3.2 Colour variations

The c1 colour is strongly variable around eclipse, indicating variations of the Balmer jump or the Balmer continuum. All other colours observed do not show significant variations with phase. The c1 colour variations are clearly correlated with the visual brightness. This is shown in Fig. 5. The c1 index varies with y, but with a different relation during egress and ingress. The colour variations could indicate a temperature difference between primary and secondary or variations in the Balmer continuum absorption in the medium surrounding the binary. A large c1 index indicates a strong Balmer jump in absorption, thus the Balmer jump is more pronounced in primary eclipse. Since a strong absorption in stellar-wind lines appears at the same phase interval as the c1variations (see below), Balmer jump variations, caused by absorption in a gas stream in the system, appear to be the most plausible explanation for the variations in c1.

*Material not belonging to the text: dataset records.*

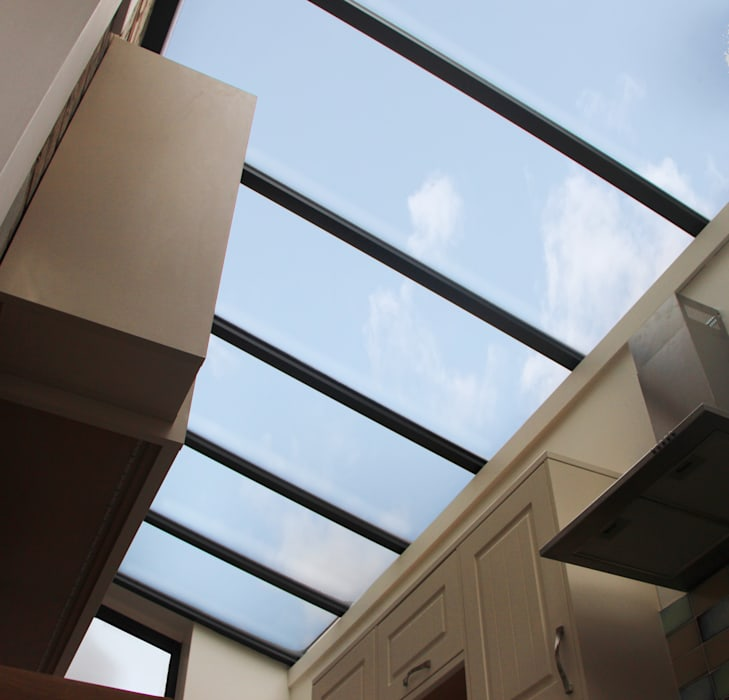 Rooflight:  Lean-to roof by RS Architects, Modern Glass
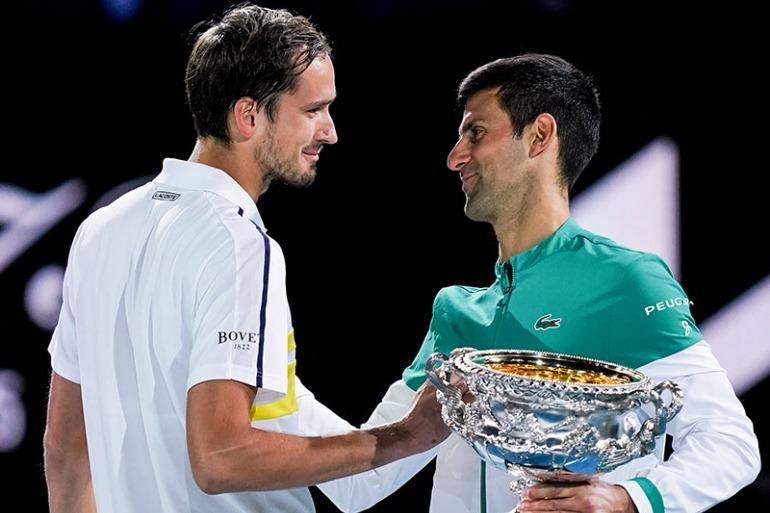 Djokovic (col trofeo) e Medvedev a colloquio dopo il match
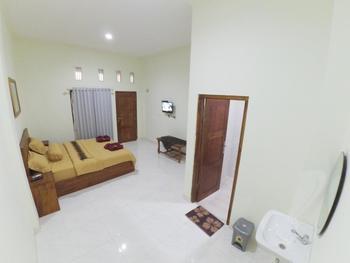 New Chez Felix Manggarai Barat - Superior Double Room Breakfast FC MS2N 30%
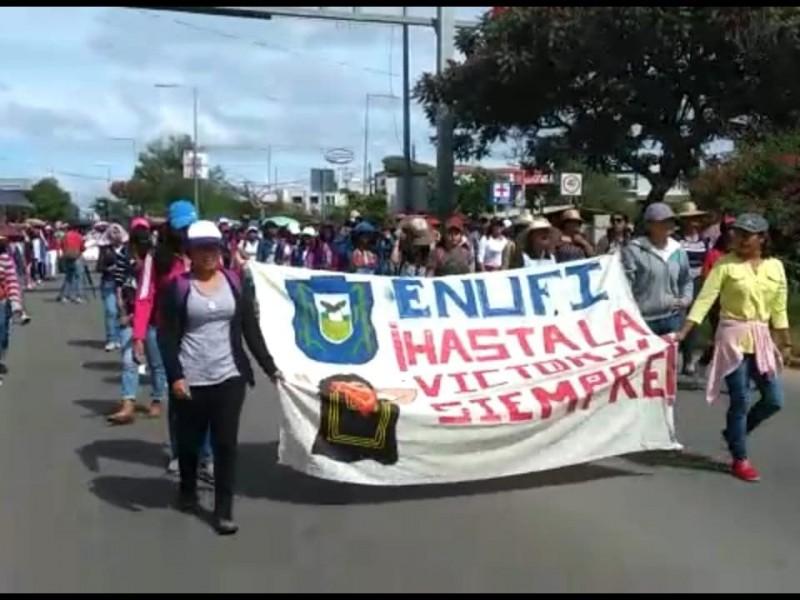 Con marcha, normalistas conmemoran la masacre de Tlatelolco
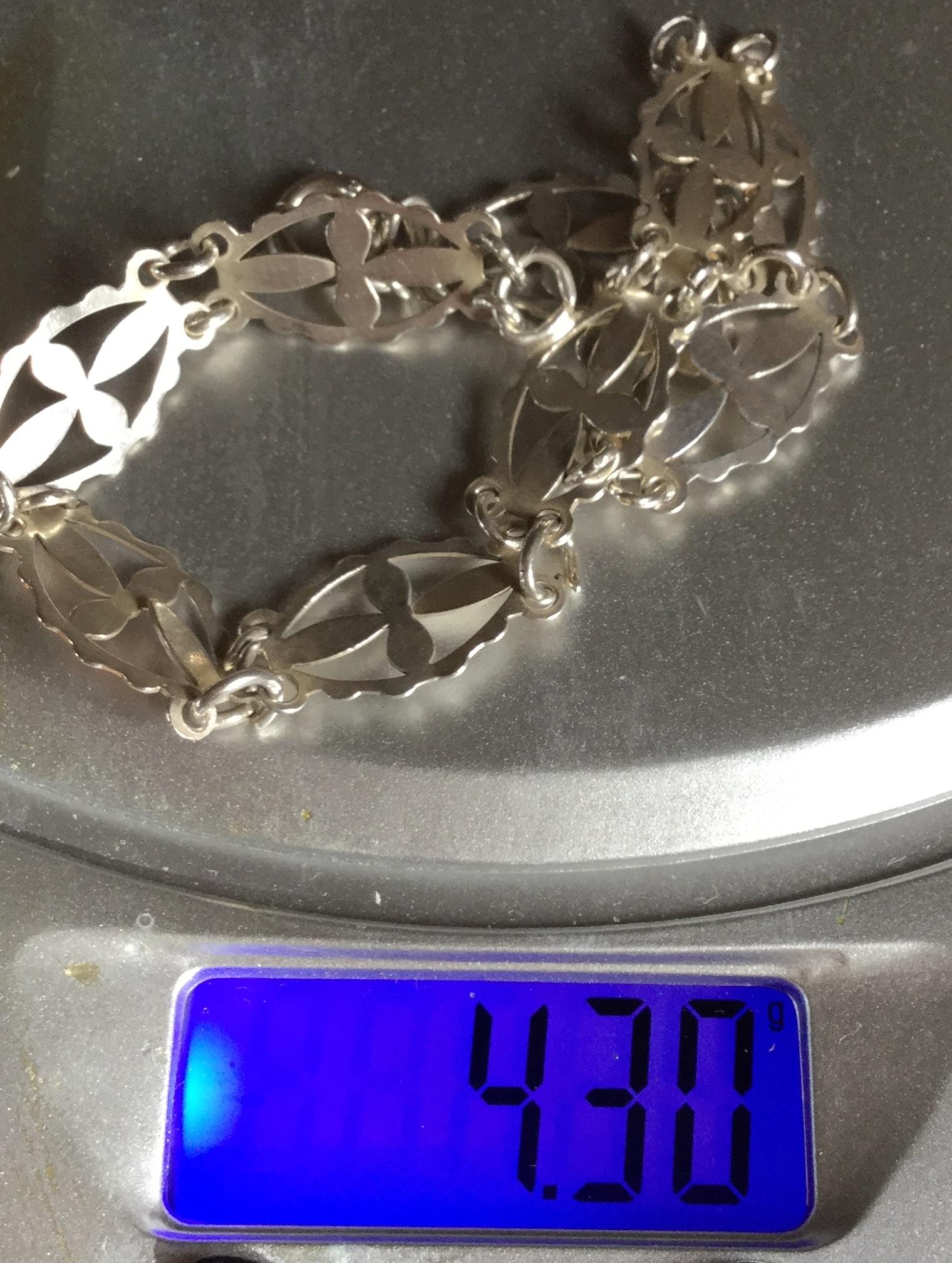 Lot 18 - Unusual cross vintage silver bracelet from Malta 4.3 gram great gift
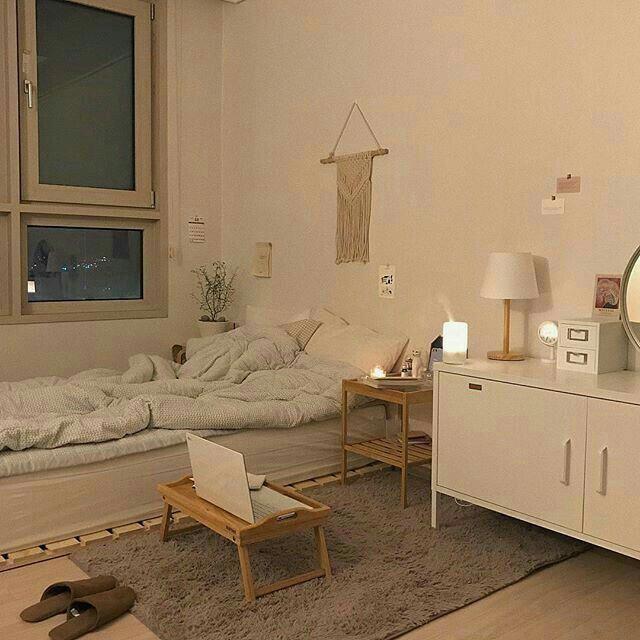 ⭐բҽҽlíx⭐   Soft Bedroom Decorating Ideas    Shabby Chic Bedrooms On A Budget    Shabby Chic Guest Room   Country Bedroom Accessories. #dekorrumah #ʀᴏᴏᴍ #shabbychicbedroom
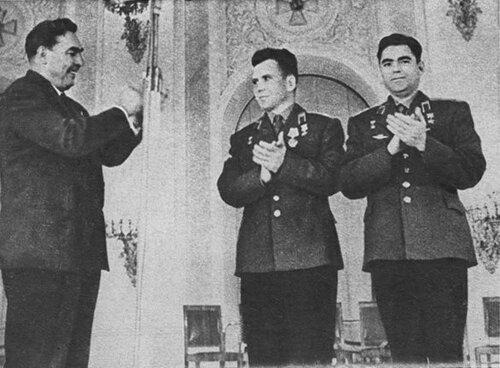 Леонид Ильич Брежнев поздравляет А. Г. Николаева и П. Р. Поповича с высоким званием Героя Советского Союза.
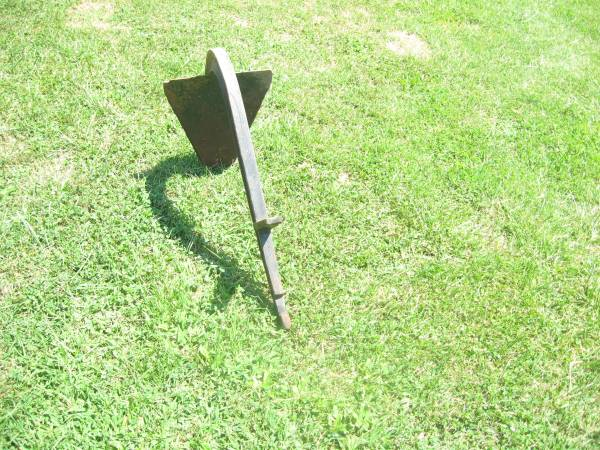 Photo Farmall Cub Fast Hitch Trenching Plow - $25 (NKY)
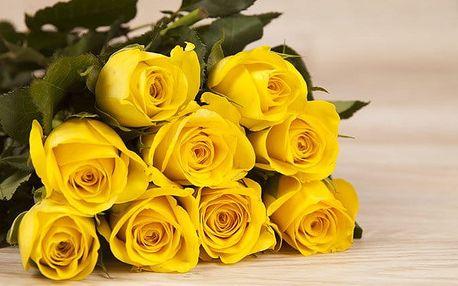 Květinové vazby z oranžovožlutých a bílomodrých růží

3.3 Variations around the mean light curve

van Genderen et al. (1992) already discussed the variations around the mean light curve. They found a period of 24.1 days of the residuals and an amplitude of $\pm 0.03$ mag. Our new data confirm the presence of significant variability on time scales shorter than the orbital period. We find a period of 20.1 days and an amplitude of $\pm 0.015$mag for the variations. The difference in our results as compared with van Genderen et al. (1992) probably indicates that the short-term variations of R 81 are not strictly periodic. This is not surprising, since quasi-periodic small-scale variations, so-called $\alpha $ Cygni variations, are typical for luminous early-type stars.


  \begin{figure} \par\includegraphics[angle=-90,width=8.8cm,clip]{MS2507f05.eps} \end{figure} Figure 5: Correlation of the visual magnitude y with the Balmer jump index c1. Crosses denote data between the eclipses, boxes the ingress and circles the egress phase.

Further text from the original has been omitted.